Com roupa de garçom, um homem negro faz um churrasco em cima de um simulacro de laje. Roupas penduradas em um varal e até fios enrolados junto a um poste representando uma ligação ilegal de energia completam a paisagem.

O cenário fez parte da decoração de uma festa dos médicos cooperados da Unimed em São José do Rio Preto (438 km de São Paulo). A confraternização, que aconteceu na noite desta sexta-feira (6), teve como tema “No país das Maravilhas” e teve diferentes cenários.

Vídeos da festa foram publicados em redes sociais e geraram reações críticas de pessoas que viram no cenário preconceito ou insensibilidade com os moradores de comunidades pobres.

Uma das pessoas que compartilhou o vídeo, a deputada federal Sâmia Bonfim (PSOL) classificou a decoração da festa da Unimed como um “deboche à vida nas favelas e nas periferias”.

“É revoltante que as pessoas não tenham o mínimo de bom senso e empatia ao fazer da vida da maioria da população motivo para chacota”, disse a deputada.

As imagens do evento foram recebidas com críticas também por outros internautas. “Atender na favela tem muito médico que não quer, mas fazer stories achando a representação cênica da favela exótica eles adoram! Esse povo me embrulha o estômago”, escreveu um deles, Jairo Gonçalves.

Em um dos vídeos, publicado no Instagram por uma assessora da Unimed, o espaço caracterizado como favela é classificado por ela como “o mais criativo da festa”. “Olha, tem até um varal”, diz a assessora durante o vídeo, sendo em seguida complementada pelo profissional que projetou o espaço: “E churrasquinho na laje, mostra lá”.

No vídeo, é possível ver uma mulher negra com roupa de baiana de acarajé manuseando um tacho em frente a um cenário de botequim de periferia.

Dentro de um cenário descrito na legenda do vídeo como “casa de favela”, uma garrafa de refrigerante vazia repousa sobra a pia. Junto ao varal, há um isopor em que está escrito “juju”, suco de fruta congelado também chamado de geladinho ou sacolé.

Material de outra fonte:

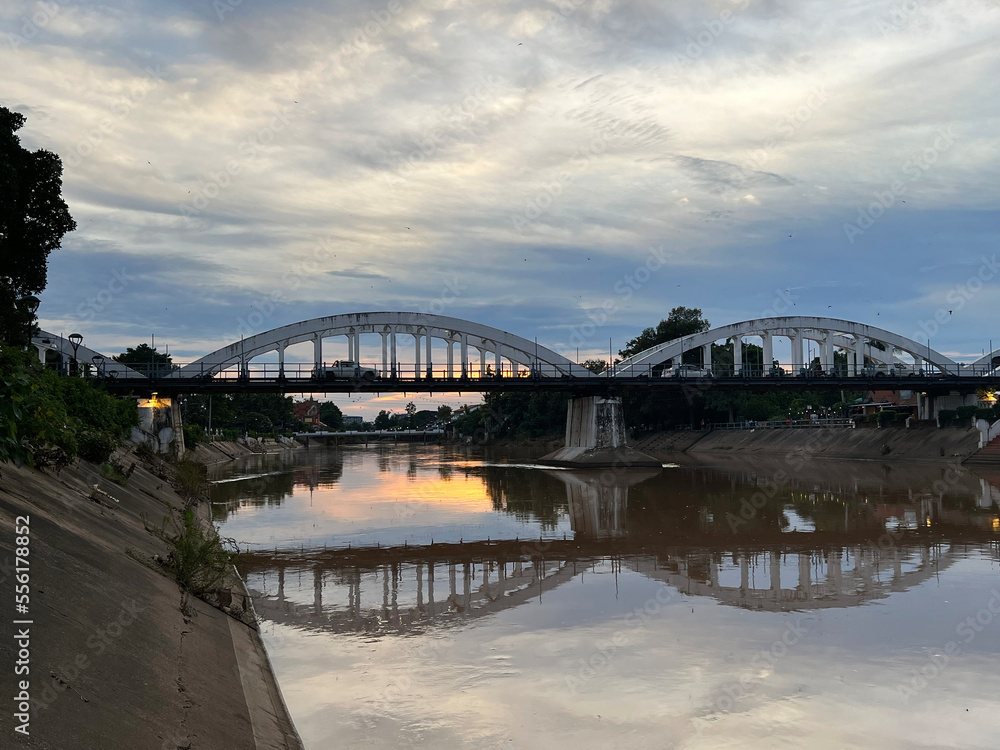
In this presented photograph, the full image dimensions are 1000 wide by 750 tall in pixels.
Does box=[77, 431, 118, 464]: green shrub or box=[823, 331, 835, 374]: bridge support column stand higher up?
box=[823, 331, 835, 374]: bridge support column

Em nota, a Unimed São José do Rio Preto informou que o tema da festa, “No país das maravilhas”, teve como objetivo estabelecer um paralelo entre o livro do escritor britânico Charles Lutwidge Dodgson – conhecido por seu pseudônimo, Lewis Carroll – e a realidade brasileira. E que procurou demonstrar a pluralidade do Brasil.

“A cenografia do evento usou recursos lúdicos com a intenção de despertar entre os convidados uma reflexão crítica a partir da representação de um mundo aparentemente sem sentido, como é o mundo de Alice. Assim, o evento destacou as maravilhas brasileiras sem abrir mão de fazer contundentes críticas sociais”, informou.

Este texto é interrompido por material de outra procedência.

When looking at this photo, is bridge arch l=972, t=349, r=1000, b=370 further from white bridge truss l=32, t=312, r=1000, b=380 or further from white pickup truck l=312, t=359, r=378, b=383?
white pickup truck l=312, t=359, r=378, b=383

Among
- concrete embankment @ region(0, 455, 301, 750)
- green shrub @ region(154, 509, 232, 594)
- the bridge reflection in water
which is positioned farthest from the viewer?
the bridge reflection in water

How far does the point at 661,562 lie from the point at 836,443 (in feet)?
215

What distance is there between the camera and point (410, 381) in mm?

A Unimed ainda informou ser uma empresa inclusiva, plural e comprometida em promover a diversidade em todos os seus projetos. “Infelizmente, pessoas que não participaram da festa deturparam, a partir de fotos e vídeos publicados em redes sociais, a interpretação do propósito do evento com citações errôneas”, afirmou a nota.

A obra de Carroll, publicada em 1865, trata de uma menina, Alice, que, atrás de um coelho, se embrenha por um mundo fantástico de animais e objetos falantes governado por uma rainha tirânica, com alusões alegóricas à Inglaterra vitoriana e provocações a respeito da lógica convencional.